Well it should be the end. The middle half hour or so of the episode is a series of action sequences which are, Lewis Tan aside, the best the show gets. Danny, Davos and Colleen versus Bakuto’s men is especially fun as it shows the training the three share and their different approaches.

But the star here is the Colleen/Bakuto fight. This is exactly what the show has singularly failed to do for an entire season; use the martial arts to tell a story. Use action to focus and define character. The Central Park setting, the total lack of music, the focus on two martial artists throwing everything into what will certainly be the final moments of one of their lives, is brilliant. It’s ugly and frantic, graceful and savage. Likewise the Danny/Davos fight which, FINALLY, after 12.75 FREAKING EPISODES of a 13 episode run, allows Danny to unite the two halves of his personality. There’s even a “Danny and Colleen run kata together” scene which isn’t mansplainy but fun, funny and bluntly pretty hot.

For a show that’s all about someone struggling to balance his chi, it’s desperately needed the same thing. Maybe this time it’ll stick.

Episode Thirteen: “Dragon Plays With Fire”

Directed by Stephen Surjik
Written by Scott Buck, Tamara Becher-Wilkinson, Pat Charles

So the good news is that the performances are mostly solid to good this episode. Stroup and Pelphrey in particular are great, Henwick is great but under used as is Rosario Dawson and Carrie Ann Moss is excellent. Finn Jones, who is handed some terrible stuff to do here, does what he can with it and makes it work.

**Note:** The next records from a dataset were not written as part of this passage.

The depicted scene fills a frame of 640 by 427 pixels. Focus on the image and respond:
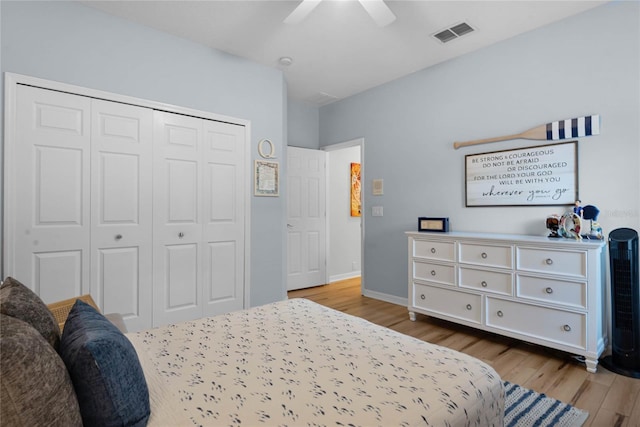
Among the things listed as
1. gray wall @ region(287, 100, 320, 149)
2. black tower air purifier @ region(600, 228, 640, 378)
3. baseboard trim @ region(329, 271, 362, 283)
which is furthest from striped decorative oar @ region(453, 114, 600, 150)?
baseboard trim @ region(329, 271, 362, 283)

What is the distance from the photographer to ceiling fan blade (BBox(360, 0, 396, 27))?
6.98ft

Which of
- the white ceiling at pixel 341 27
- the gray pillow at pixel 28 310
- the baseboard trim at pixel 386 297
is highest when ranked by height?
the white ceiling at pixel 341 27

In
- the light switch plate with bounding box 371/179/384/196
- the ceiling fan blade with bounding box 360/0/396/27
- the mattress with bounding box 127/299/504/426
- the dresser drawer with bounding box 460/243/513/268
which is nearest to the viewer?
the mattress with bounding box 127/299/504/426

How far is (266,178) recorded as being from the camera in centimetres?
356

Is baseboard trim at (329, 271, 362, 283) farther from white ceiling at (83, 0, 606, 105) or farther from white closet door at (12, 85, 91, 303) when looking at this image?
white closet door at (12, 85, 91, 303)

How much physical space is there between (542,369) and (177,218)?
320 cm

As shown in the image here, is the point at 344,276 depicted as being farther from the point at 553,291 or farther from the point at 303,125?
the point at 553,291

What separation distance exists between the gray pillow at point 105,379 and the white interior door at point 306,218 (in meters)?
3.67

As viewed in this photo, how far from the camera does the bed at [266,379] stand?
2.68ft

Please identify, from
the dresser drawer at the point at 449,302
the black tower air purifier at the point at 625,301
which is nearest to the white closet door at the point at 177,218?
the dresser drawer at the point at 449,302

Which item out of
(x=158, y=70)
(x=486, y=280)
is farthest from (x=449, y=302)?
(x=158, y=70)

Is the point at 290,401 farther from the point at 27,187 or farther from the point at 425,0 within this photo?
the point at 425,0

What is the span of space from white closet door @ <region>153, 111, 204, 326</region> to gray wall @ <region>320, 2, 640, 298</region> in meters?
2.19

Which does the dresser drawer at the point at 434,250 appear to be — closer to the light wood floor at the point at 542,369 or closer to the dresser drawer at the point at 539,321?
the dresser drawer at the point at 539,321
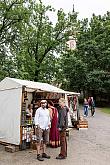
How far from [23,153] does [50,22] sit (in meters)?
28.9

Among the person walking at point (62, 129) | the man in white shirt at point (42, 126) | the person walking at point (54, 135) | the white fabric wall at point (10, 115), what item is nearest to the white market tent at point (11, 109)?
the white fabric wall at point (10, 115)

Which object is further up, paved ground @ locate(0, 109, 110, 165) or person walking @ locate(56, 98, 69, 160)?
person walking @ locate(56, 98, 69, 160)

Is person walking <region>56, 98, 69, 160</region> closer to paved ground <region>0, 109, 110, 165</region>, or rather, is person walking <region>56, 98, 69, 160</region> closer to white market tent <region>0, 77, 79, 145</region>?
paved ground <region>0, 109, 110, 165</region>

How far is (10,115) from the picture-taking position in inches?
516

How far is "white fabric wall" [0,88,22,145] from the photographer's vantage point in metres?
12.7

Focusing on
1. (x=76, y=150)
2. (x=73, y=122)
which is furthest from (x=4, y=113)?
(x=73, y=122)

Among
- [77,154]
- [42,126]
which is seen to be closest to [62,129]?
[42,126]

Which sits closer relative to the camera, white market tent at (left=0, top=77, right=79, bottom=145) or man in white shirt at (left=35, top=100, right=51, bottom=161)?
man in white shirt at (left=35, top=100, right=51, bottom=161)

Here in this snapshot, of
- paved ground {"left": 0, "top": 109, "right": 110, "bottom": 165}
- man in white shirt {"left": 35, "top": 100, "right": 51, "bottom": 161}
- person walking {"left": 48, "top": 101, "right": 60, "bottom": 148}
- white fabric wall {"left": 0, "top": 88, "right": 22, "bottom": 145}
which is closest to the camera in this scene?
paved ground {"left": 0, "top": 109, "right": 110, "bottom": 165}

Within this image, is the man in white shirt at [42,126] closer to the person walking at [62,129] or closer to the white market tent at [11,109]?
the person walking at [62,129]

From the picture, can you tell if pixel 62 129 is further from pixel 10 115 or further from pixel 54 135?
pixel 10 115

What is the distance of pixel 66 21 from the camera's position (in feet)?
128

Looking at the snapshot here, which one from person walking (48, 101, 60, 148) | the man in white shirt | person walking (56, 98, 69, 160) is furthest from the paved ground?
the man in white shirt

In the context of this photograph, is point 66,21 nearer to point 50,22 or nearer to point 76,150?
point 50,22
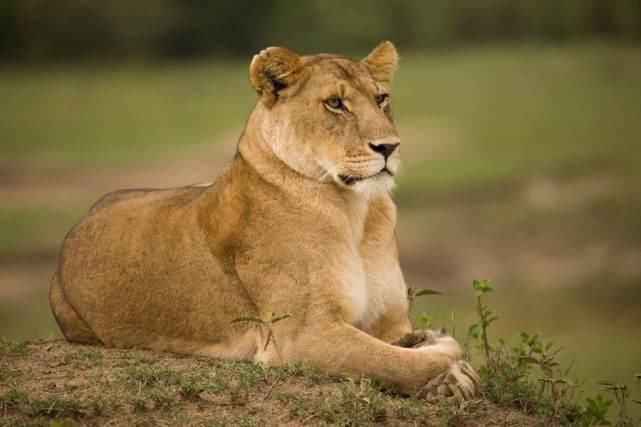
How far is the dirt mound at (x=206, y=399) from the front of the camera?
6594mm

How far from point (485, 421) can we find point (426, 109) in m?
25.4

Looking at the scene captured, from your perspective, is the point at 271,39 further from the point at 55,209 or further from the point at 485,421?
the point at 485,421

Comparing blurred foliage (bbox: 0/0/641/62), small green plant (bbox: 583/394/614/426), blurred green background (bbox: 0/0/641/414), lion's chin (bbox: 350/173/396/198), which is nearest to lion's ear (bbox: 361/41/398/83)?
lion's chin (bbox: 350/173/396/198)

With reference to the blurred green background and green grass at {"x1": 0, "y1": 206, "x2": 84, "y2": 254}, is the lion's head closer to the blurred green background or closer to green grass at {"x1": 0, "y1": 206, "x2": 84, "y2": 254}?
the blurred green background

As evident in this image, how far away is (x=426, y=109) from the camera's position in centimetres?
3206

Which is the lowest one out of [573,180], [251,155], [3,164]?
[3,164]

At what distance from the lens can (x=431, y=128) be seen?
31.2m

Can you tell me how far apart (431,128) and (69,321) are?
23540 mm

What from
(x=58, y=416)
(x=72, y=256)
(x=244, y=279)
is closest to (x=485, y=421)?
(x=244, y=279)

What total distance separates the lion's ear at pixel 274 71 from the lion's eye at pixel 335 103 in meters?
0.26

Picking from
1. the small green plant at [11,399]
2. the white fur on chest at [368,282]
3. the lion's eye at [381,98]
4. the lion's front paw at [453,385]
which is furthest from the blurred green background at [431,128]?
the small green plant at [11,399]

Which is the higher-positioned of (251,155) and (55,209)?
(251,155)

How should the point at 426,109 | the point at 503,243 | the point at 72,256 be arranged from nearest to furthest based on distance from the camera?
the point at 72,256 < the point at 503,243 < the point at 426,109

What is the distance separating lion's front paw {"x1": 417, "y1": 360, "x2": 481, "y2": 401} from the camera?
7000 millimetres
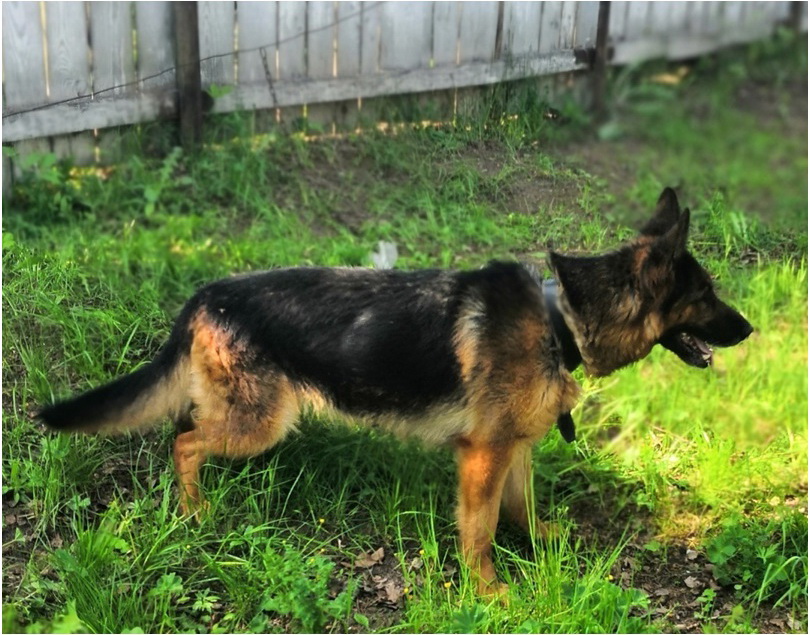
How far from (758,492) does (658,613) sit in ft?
3.59

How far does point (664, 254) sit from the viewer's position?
3385mm

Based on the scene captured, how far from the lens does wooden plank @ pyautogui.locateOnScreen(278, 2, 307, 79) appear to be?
16.5 feet

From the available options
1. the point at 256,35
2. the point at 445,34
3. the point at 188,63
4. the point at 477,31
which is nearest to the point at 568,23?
the point at 477,31

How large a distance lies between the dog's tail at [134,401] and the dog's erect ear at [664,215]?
6.89 feet

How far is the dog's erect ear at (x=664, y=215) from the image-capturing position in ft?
11.8

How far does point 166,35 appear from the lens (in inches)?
188

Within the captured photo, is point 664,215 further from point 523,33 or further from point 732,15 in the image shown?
point 732,15

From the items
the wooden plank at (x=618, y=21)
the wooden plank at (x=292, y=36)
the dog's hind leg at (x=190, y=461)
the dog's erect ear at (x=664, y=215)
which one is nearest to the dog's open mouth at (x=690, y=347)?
the dog's erect ear at (x=664, y=215)

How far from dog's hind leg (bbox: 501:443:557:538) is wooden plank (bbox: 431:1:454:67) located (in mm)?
1985

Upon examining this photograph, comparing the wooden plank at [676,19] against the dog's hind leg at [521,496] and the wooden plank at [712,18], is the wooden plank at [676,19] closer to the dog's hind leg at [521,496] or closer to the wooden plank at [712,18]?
the wooden plank at [712,18]

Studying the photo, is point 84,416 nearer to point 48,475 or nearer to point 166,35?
point 48,475

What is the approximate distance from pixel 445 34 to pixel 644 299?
5.83 feet

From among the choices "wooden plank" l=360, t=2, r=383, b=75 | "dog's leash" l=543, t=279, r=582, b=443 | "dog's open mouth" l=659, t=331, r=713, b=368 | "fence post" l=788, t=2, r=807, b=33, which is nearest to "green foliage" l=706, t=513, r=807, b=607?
"dog's open mouth" l=659, t=331, r=713, b=368

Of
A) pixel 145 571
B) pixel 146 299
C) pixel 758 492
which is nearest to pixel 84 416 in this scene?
pixel 145 571
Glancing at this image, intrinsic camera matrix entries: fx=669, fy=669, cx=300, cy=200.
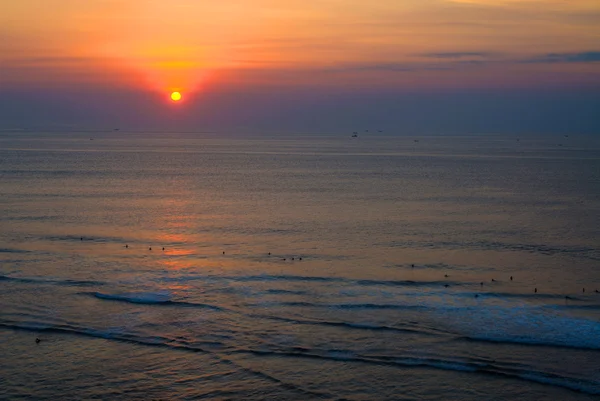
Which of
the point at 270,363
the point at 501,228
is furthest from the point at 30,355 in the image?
the point at 501,228

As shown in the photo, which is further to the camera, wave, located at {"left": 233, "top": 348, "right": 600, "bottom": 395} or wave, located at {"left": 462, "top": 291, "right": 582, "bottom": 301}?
wave, located at {"left": 462, "top": 291, "right": 582, "bottom": 301}

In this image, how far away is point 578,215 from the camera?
6638 centimetres

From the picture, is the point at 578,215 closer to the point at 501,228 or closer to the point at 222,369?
the point at 501,228

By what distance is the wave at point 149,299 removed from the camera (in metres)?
33.9

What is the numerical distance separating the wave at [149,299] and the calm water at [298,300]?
15cm

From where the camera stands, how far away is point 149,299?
3481cm

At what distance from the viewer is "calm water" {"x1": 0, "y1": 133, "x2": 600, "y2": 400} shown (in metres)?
25.2

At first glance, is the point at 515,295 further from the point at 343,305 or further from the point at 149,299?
the point at 149,299

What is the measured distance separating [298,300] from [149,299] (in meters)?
7.76

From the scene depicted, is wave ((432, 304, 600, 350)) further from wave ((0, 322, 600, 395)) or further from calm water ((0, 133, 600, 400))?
wave ((0, 322, 600, 395))

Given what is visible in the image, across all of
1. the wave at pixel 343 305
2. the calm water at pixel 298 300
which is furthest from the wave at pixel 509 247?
the wave at pixel 343 305

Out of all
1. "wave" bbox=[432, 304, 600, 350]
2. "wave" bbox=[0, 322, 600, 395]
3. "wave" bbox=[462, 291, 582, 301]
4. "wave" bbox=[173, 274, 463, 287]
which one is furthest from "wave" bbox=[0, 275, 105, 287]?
"wave" bbox=[462, 291, 582, 301]

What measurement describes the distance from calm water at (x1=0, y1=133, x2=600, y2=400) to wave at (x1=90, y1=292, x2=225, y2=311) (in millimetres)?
154

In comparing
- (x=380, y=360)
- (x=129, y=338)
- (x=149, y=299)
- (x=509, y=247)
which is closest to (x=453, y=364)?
(x=380, y=360)
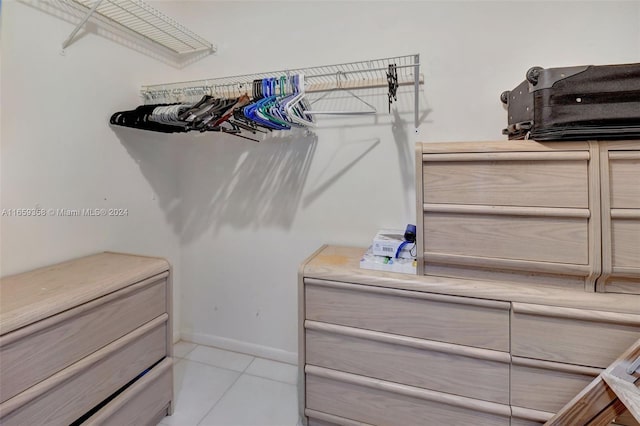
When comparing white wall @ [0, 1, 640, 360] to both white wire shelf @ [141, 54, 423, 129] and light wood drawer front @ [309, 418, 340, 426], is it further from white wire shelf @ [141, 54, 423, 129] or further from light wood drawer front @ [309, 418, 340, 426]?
light wood drawer front @ [309, 418, 340, 426]

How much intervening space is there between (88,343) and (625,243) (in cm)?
193

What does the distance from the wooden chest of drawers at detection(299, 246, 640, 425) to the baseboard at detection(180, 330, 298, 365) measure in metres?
0.53

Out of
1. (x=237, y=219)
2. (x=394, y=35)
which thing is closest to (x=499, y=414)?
(x=237, y=219)

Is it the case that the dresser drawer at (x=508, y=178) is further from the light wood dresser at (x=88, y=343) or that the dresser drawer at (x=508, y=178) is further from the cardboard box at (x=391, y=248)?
the light wood dresser at (x=88, y=343)

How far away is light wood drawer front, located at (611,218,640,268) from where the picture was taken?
99cm

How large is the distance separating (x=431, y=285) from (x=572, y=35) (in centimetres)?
133

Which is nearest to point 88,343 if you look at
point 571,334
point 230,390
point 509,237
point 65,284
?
point 65,284

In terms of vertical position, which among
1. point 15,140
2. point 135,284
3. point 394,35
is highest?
point 394,35

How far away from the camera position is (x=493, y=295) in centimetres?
108

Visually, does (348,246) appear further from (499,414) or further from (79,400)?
(79,400)

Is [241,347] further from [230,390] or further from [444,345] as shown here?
[444,345]

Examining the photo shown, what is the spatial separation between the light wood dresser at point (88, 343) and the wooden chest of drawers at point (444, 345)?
0.68 metres

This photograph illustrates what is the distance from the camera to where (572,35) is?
53.1 inches

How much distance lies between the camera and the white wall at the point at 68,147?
48.4 inches
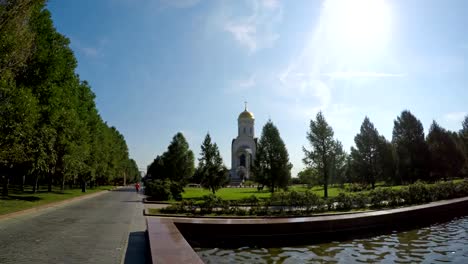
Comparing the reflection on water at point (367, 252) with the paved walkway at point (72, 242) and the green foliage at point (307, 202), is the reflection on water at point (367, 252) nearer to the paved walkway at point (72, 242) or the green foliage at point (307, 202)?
the paved walkway at point (72, 242)

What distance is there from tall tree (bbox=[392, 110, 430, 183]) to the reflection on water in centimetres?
3855

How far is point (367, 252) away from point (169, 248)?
5998 millimetres

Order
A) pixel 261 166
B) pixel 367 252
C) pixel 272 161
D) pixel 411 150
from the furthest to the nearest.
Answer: pixel 411 150 < pixel 261 166 < pixel 272 161 < pixel 367 252

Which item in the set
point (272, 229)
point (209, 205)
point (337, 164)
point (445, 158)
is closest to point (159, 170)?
point (337, 164)

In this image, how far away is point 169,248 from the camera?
6988mm

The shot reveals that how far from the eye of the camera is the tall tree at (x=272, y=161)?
124 ft

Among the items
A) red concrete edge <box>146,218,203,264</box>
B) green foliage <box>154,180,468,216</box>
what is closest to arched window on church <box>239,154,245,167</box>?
green foliage <box>154,180,468,216</box>

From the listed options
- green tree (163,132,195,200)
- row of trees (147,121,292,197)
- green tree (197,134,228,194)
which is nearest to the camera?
row of trees (147,121,292,197)

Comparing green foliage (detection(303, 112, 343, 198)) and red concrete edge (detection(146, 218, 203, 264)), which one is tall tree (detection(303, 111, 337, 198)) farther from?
red concrete edge (detection(146, 218, 203, 264))

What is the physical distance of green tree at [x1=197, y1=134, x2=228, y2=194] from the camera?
41500 mm

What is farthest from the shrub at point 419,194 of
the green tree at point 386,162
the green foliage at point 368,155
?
the green tree at point 386,162

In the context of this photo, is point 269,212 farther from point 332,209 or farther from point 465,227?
point 465,227

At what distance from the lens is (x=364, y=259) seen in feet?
29.5

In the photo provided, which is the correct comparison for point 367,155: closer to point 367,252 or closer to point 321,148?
point 321,148
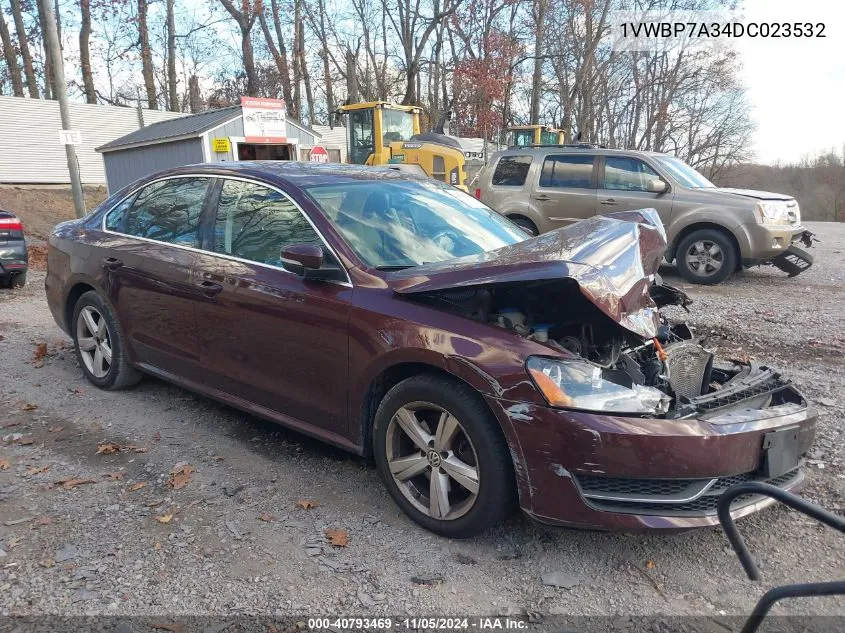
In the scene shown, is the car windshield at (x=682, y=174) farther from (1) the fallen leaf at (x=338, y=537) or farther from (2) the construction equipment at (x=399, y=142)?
(1) the fallen leaf at (x=338, y=537)

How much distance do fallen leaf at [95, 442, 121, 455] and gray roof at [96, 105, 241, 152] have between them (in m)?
15.3

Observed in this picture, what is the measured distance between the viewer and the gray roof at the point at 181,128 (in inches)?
698

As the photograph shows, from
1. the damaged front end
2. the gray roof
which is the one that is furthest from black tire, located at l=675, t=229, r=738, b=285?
the gray roof

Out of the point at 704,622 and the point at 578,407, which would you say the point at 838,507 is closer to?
the point at 704,622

The script is just a mess. It’s not even an exciting mess like earlier episodes it’s just kind of plodding. Danny’s childish anger flares up yet AGAIN and even though it’s resolved we’ve had very little from the show other than this for 13 episodes. If you frame it as a show about an arrested adolescent/violence addict/trauma survivor then it’s dull rather than non-functional. Frame it as a superhero show and it just… well… isn’t.

The fault – the primary fault at least – is all Harold. David Wenham’s never found or been given the gear the character needs to work and his final scenes here are worse even than EvilDad. The long-predicted and feared fight between him and Danny is pretty much the exact ending of a Z-grade martial arts flick, complete with moralising, sudden pointless brutality and a final payoff straight from a bargain basement Jean Claude Van Damme movie. He, and the writers’ room’s obsession with the Meachums, has brought the show down again and again. With him off the table, at last, maybe the second season will get some pace earlier. It certainly couldn’t get much less. Even the cliffhanger ending, shot on what seems to be a painfully obvious set, doesn’t so much excite as annoy.

So, is there any hope?

Of course there is.

With Harold out of the way the single weakest character is finally gone. With Davos on the board and working with Joy there’s a potentially interesting side antagonist for a second year. With Danny’s idiot boychild tendencies AT LAST dealt with then he can finally grow. Most importantly, with the much anticipated Luke Cage/Danny Rand friendship confirmed for Defenders it looks like he’ll finally gain the sense of humour he desperately needs. All of those are good things and they promise some genuine fun in the future. And hopefully we won’t have to sit through a 13 episode training montage to get there.